Graphene/Strontium Titanate: Approaching Single Crystal–Like Charge Transport in Polycrystalline Oxide Perovskite Nanocomposites through Grain Boundary Engineering

Grain boundaries critically limit the electronic performance of oxide perovskites. These interfaces lower the carrier mobilities of polycrystalline materials by several orders of magnitude compared to single crystals. Despite extensive effort, improving the mobility of polycrystalline materials (to meet the performance of single crystals) is still a severe challenge. In this work, the grain boundary effect is eliminated in perovskite strontium titanate (STO) by incorporating graphene into the polycrystalline microstructure.
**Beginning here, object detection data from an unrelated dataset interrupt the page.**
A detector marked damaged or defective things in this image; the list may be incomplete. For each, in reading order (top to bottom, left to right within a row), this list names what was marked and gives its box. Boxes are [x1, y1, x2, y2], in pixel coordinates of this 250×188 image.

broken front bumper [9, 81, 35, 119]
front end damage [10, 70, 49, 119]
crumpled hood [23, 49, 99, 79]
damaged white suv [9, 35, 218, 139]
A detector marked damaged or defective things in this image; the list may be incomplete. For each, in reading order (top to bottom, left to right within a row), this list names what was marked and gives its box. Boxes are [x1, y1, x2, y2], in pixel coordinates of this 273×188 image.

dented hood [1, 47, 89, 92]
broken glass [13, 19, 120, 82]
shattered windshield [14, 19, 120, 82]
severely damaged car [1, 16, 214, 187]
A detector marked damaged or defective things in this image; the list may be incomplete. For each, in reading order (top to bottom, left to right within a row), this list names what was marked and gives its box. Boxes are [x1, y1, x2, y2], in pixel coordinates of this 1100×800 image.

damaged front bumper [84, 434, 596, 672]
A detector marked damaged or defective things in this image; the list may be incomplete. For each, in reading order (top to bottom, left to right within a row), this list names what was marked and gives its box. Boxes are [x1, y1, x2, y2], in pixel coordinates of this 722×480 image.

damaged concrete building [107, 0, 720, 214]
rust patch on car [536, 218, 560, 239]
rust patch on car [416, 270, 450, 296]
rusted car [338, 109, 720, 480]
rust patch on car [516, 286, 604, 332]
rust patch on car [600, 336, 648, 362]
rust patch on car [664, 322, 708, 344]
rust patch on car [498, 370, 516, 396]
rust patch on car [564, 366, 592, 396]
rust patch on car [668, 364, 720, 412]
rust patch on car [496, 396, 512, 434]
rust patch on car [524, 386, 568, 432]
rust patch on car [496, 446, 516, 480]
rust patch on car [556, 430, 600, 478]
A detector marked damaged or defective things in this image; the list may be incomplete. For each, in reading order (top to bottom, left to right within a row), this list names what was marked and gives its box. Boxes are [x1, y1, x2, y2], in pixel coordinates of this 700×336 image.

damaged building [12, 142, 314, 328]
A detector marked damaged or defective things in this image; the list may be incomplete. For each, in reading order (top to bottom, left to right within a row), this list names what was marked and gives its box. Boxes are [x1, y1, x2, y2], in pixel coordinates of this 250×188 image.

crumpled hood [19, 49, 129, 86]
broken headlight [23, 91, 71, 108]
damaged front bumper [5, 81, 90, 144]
An effective mass model provides strong evidence that polycrystalline graphene/strontium titanate (G/STO) nanocomposites approach single crystal‐like charge transport. This phenomenological model reduces the complexity of analyzing charge transport properties so that a quantitative comparison can be made between the nanocomposites and STO single crystals. In other related works, graphene composites also optimize the thermal transport properties of thermoelectric materials. Therefore, decorating grain boundaries with graphene appears to be a robust strategy to achieve “phonon glass–electron crystal” behavior in oxide perovskites. In oxide perovskites, a major factor limiting electronic performance is the existence of grain boundaries. Carrier mobilities in polycrystalline oxide perovskites are orders of magnitude less than the carrier mobilities in single‐crystals with grain boundaries. By the incorporation of graphene into perovskite strontium titanate, the grain boundary effect is eliminated. Structurally polycrystalline graphene/strontium titanate nanocomposites approach single‐crystal charge transport behavior.